Higher education is in a state of constant change. From large public research institutions to for-profit online education that can be completed in the comfort of one’s own home, there are an increasing number of ways that content can be delivered to a changing demographic of college students. Long ago seem the days of a college education being delivered solely to attentive students sitting at their desks watching the professor scrawling notes on a blackboard. The world has changed and is changing around us every day; allowing students to expand their bases of knowledge and networks far outside the traditional classroom and methods of learning.

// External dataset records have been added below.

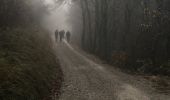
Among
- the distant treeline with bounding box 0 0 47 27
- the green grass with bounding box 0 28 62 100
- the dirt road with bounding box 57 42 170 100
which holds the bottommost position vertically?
the dirt road with bounding box 57 42 170 100

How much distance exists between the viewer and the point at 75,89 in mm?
12758

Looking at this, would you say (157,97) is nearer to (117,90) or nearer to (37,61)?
(117,90)

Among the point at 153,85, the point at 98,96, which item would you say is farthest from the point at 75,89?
the point at 153,85

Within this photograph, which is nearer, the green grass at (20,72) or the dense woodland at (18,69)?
the green grass at (20,72)

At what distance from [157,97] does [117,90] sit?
74.6 inches

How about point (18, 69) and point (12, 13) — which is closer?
point (18, 69)

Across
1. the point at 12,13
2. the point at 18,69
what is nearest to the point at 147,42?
the point at 12,13

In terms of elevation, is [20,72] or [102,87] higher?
[20,72]

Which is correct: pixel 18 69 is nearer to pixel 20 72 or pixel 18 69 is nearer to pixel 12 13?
pixel 20 72

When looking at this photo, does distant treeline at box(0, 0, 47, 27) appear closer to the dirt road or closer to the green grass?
the green grass

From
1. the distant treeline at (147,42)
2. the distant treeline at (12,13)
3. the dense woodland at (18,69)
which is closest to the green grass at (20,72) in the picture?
the dense woodland at (18,69)

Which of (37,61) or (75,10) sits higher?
(75,10)

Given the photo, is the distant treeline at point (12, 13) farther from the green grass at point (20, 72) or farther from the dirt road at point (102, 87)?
the dirt road at point (102, 87)

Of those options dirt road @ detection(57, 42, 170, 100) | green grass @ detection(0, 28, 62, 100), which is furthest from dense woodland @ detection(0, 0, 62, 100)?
dirt road @ detection(57, 42, 170, 100)
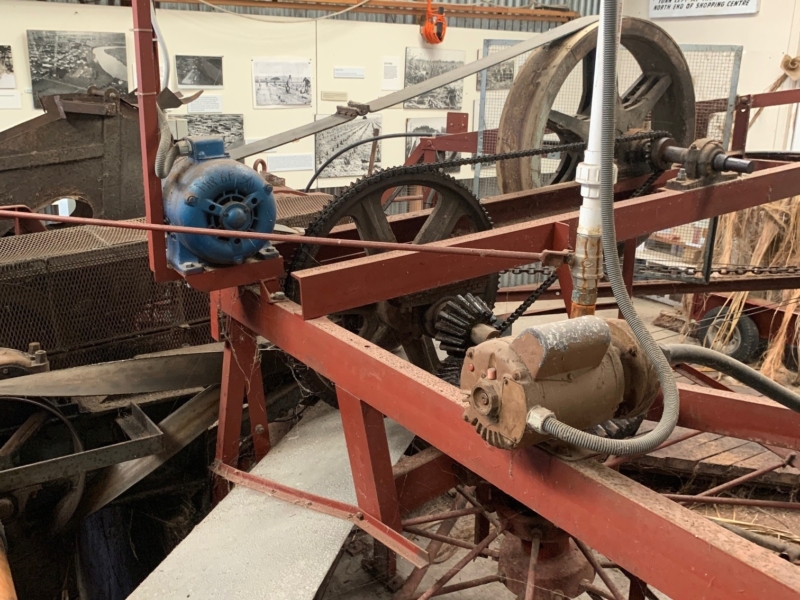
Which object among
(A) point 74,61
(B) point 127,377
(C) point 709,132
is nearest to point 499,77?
(C) point 709,132

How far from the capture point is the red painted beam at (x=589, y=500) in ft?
4.05

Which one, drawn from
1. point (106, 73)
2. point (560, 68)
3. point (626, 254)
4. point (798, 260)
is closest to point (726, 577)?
point (626, 254)

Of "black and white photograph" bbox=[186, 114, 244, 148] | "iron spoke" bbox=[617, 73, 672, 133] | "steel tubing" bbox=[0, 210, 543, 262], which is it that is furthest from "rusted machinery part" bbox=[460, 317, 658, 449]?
"black and white photograph" bbox=[186, 114, 244, 148]

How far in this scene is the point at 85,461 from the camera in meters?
2.55

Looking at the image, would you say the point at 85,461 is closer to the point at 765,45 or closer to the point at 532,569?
the point at 532,569

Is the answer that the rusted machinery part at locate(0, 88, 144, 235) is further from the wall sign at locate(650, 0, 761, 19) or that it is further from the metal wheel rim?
the wall sign at locate(650, 0, 761, 19)

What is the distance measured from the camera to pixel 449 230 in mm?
2879

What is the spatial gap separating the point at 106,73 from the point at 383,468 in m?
3.74

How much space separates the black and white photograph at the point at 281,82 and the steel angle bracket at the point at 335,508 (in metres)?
3.42

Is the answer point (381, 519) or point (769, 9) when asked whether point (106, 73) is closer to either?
point (381, 519)

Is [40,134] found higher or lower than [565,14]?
lower

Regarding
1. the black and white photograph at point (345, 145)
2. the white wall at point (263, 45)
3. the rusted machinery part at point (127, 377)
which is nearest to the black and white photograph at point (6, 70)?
the white wall at point (263, 45)

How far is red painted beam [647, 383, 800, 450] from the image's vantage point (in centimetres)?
196

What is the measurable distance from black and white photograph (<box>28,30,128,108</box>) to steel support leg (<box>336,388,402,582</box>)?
11.3ft
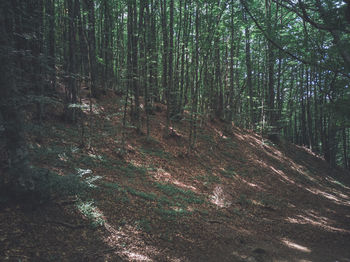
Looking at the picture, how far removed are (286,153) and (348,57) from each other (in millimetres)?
15172

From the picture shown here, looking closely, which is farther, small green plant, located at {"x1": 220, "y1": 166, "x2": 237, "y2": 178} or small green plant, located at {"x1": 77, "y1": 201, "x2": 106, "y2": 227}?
small green plant, located at {"x1": 220, "y1": 166, "x2": 237, "y2": 178}

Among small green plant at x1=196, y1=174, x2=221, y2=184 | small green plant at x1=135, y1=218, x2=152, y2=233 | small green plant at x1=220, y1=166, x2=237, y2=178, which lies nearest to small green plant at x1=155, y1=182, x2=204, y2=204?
small green plant at x1=196, y1=174, x2=221, y2=184

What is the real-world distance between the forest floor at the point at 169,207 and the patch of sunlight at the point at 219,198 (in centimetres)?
4

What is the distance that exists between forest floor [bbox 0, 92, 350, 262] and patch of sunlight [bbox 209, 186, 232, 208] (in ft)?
0.15

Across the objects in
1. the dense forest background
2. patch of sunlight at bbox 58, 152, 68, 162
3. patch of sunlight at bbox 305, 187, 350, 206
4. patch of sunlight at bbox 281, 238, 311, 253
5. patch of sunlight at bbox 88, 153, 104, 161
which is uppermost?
the dense forest background

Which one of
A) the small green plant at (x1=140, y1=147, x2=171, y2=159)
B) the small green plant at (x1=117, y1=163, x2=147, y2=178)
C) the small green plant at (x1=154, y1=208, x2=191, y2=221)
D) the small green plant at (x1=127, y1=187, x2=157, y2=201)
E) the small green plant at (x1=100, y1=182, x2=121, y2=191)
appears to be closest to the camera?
the small green plant at (x1=154, y1=208, x2=191, y2=221)

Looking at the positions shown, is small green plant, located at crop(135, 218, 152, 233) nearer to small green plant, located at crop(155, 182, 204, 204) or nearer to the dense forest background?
small green plant, located at crop(155, 182, 204, 204)

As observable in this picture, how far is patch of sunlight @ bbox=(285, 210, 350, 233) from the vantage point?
7409mm

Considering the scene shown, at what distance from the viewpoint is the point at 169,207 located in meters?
6.51

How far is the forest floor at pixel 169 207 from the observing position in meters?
4.06

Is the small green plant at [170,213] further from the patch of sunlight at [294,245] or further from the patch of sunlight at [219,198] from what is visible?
the patch of sunlight at [294,245]

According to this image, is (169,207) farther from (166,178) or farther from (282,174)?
(282,174)

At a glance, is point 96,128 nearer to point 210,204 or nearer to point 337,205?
point 210,204

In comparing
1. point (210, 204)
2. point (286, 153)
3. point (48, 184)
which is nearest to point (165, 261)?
point (48, 184)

David Weinberger asked whether or not networking of knowledge is making us all smarter or stupider in Too Big to Know. My perspective on that question is that it all depends on how we respond and adapt to the changing world around us. As leaders, we must do our best to stay current on changing and emerging technology. How do we do that though when the change is constant and often beyond the scope of our daily interaction and data collection? Most importantly, I believe it is critical that we remove the mindset that the leader or executive must be the knower and keeper of all knowledge. Nancy Dixon believes that knowledge management, in part, requires that we rely on the people who both have the knowledge we need to accommodate and adapt to changes and can communicate it to the larger group. The pace of change of technology is too rapid for one person to know it all. Personally I believe the graphic below from the New Media Consortium’s Horizon Report provides an excellent outline to discuss some of the changes occurring within the higher education sector.
The short term trends stand out to me as wholly representative of what schools across the country are dealing with today. There is indeed a growing emphasis on measuring learning in higher education. The 2008 reauthorization of the Higher Education Act highlighted accountability in higher education and facilitated the creation of the National Advisory Committee on Institutional Quality and Integrity. This body has forced independent accrediting agencies to place a greater emphasis than ever before on student learning outcomes and assessment. Colleges and universities have had to respond to that in a number of ways.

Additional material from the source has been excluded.